Trecho do texto:
- - - - -
Pensamento criativo considera acontecimentos globais, propósito de marca, comportamento, repercussão e potencial de engajar pessoas
Subir ao palco do Palais para receber um Leão no Festival Internacional de Criatividade Cannes Lions é motivo de comemoração, mas nem todas as pessoas que aplaudem a conquista entendem o caminho criativo que leva a um dos prêmios mais cobiçados da publicidade mundial.
Repercussão é trecho obrigatório da jornada. “Isso pode ser direcionado às empresas e tomadores de decisão, no caso do Terr4, ou ao público em geral, como foi a ação no game que fizemos para ‘All out’ durante a Copa do Mundo”, exemplifica Marco Giannelli, CCO da AlmapBBDO.
A agência ganhou Grand Prix e Bronze em Creative B2B Lions com “Eart4”, criado para B3 e Pacto Global da ONU, que transformou o planeta Terra em uma empresa de capital aberto sob a sigla Eart4 para alertar sobre o esgotamento dos recursos naturais.
A AlmapBBDO levou ainda um Ouro em Media Lions com “Guarded bus stop”, feito para a Eletromidia, que ganhou também Bronze em Brand Experience & Activation ao lado de “Unbanned armband”, criado para All Out, vencedor ainda de Bronze em Entertainment for Gaming. Outro Bronze foi para “Vladmir/Elon/Francis/Boris”, criada para a CNN, na área de Print & Publishing.
“No caso de Eletromidia foi ainda mais maluco porque queríamos chegar primordialmente em anunciantes e agências para mostrar a capacidade de inovação da empresa. Mas, no fim das contas, a ideia furou a bolha e chegou em inúmeros grupos de WhatsApp”, explica o CCO da quarta brasileira mais premiada na 70ª edição do festival.
Embora cada vez mais guiado pela tecnologia, o processo de criação não mudou. “É transpiração, esforço, determinação e uma resiliência insana. Porque ter uma grande ideia já é muito, muito difícil. Mas colocá-la de pé é dezenas de vezes mais exaustivo. Por isso é que essas coisas só acontecem dentro da agência com o comprometimento que vai do estagiário ao presidente”, observa Giannelli.
- - - - -
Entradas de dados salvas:
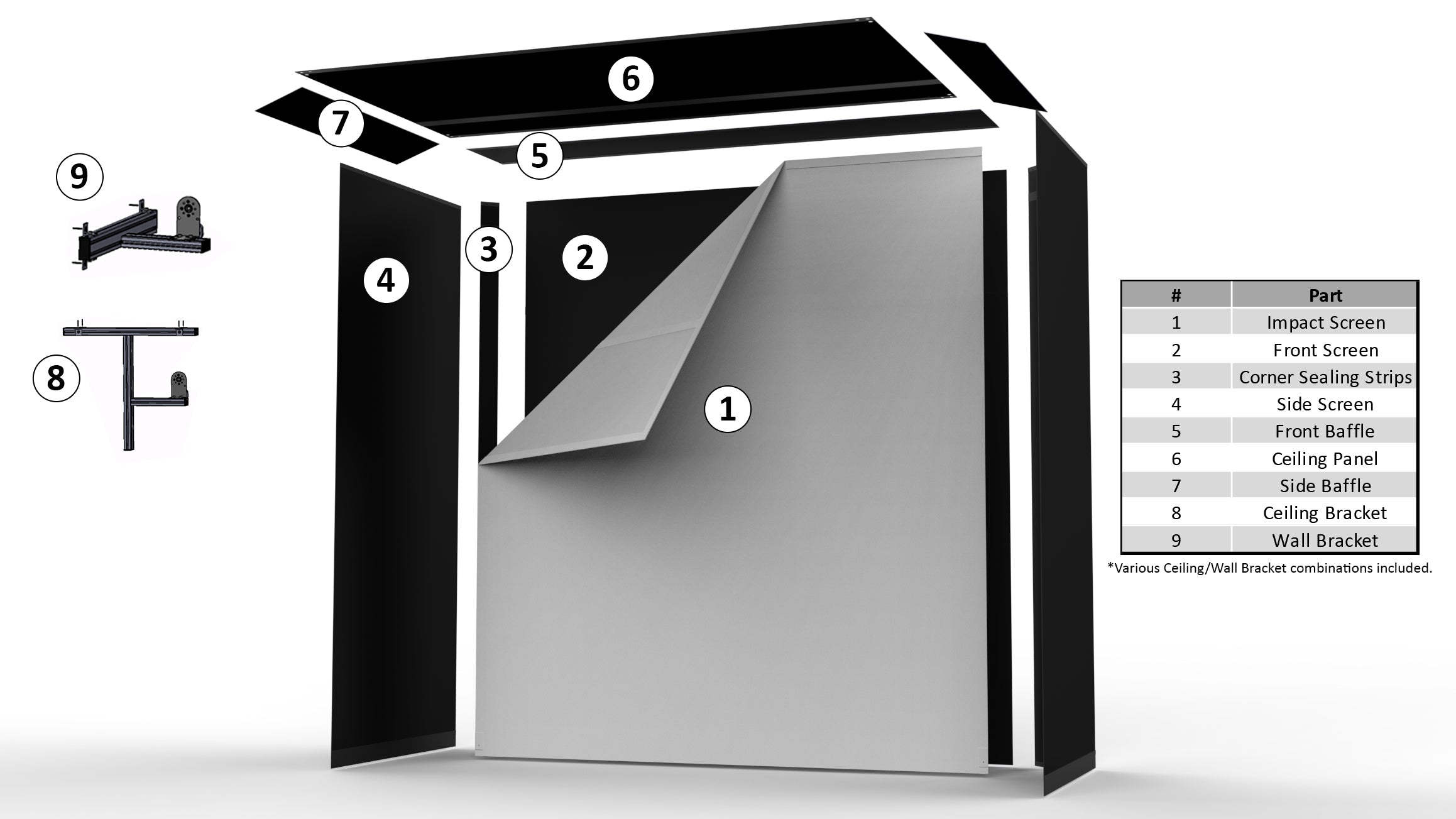 6
7
5
9
3
2
4
8
1

| # | Part |
|---|---|
| 1 | Impact Screen |
| 2 | Front Screen |
| 3 | Corner Sealing Strips |
| 4 | Side Screen |
| 5 | Front Baffle |
| 6 | Ceiling Panel |
| 7 | Side Baffle |
| 8 | Ceiling Bracket |
| 9 | Wall Bracket |

*Various Ceiling/Wall Bracket combinations included.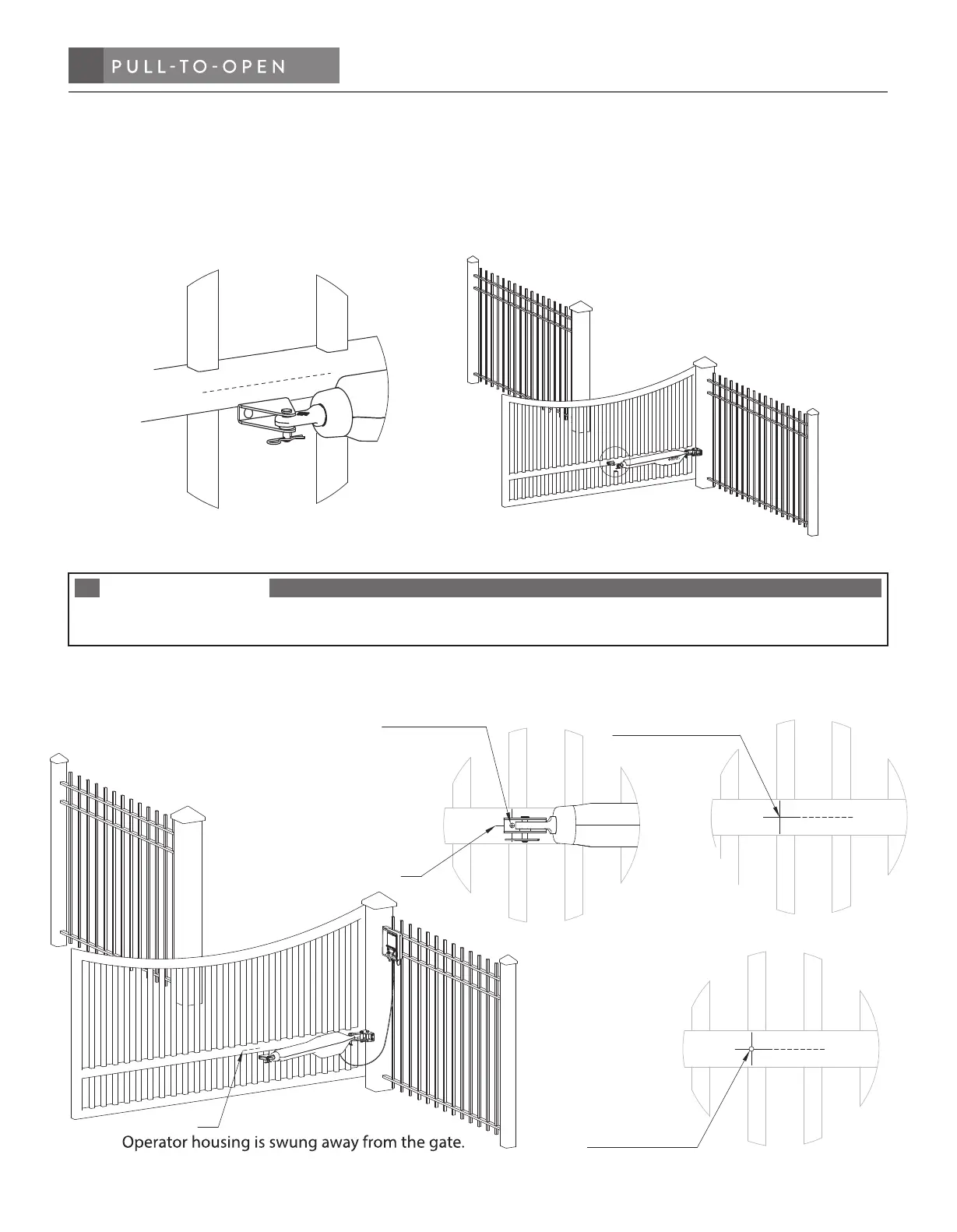 PULL-TO-OPEN

Operator housing is swung away from the gate.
- - - - -
Enunciado A: Por favor, reescreva tudo o que vai de "Repercussão é trecho" até "dos recursos naturais." no texto sobre o Cannes Lions, substituindo "Grand Prix" por "Grande Prêmio".
Enunciado B: Prossiga com o texto sobre o Cannes Lions a partir do ponto em que ele termina.

Resposta do exercício A:
Repercussão é trecho obrigatório da jornada. “Isso pode ser direcionado às empresas e tomadores de decisão, no caso do Terr4, ou ao público em geral, como foi a ação no game que fizemos para ‘All out’ durante a Copa do Mundo”, exemplifica Marco Giannelli, CCO da AlmapBBDO.
A agência ganhou Grande Prêmio e Bronze em Creative B2B Lions com “Eart4”, criado para B3 e Pacto Global da ONU, que transformou o planeta Terra em uma empresa de capital aberto sob a sigla Eart4 para alertar sobre o esgotamento dos recursos naturais.

Resposta do exercício B:
A AlmapBBDO conta com profissionais para inscrever as peças e realizar o trabalho operacional. Mas o envolvimento dos criativos é indispensável. “Qualquer textinho de uma ficha que a gente tenha de escrever falando da ideia pode ser decisivo entre ganhar ou não. E acho que precisamos ficar cada vez mais atentos para isso”, orienta Giannelli.
Diamante
Terceira brasileira mais premiada, a VMLY&R estuda as categorias, formulários de resposta e os trabalhos que já foram vencedores “para que possamos inscrever os trabalhos da forma mais poderosa possível”, destaca Sleyman Khodor, CCO da agência. Colocar a ideia na rua é só a primeira parte do trabalho. Contar o que foi feito de forma impactante é tão essencial quanto lançar o projeto candidato a Leão.
“O pensamento por trás das ideias premiadas é o mesmo que usamos nas que acabam não sendo premiadas. O segredo é buscar, em cada briefing, uma oportunidade”, conta Khodor.
No garimpo, está a busca por ideias valiosas. “Você busca e busca até que chega em algo. Depois que encontra, lapida até ficar o mais reluzente possível”, compara Khodor. Segundo o executivo, o Leão é uma consequência.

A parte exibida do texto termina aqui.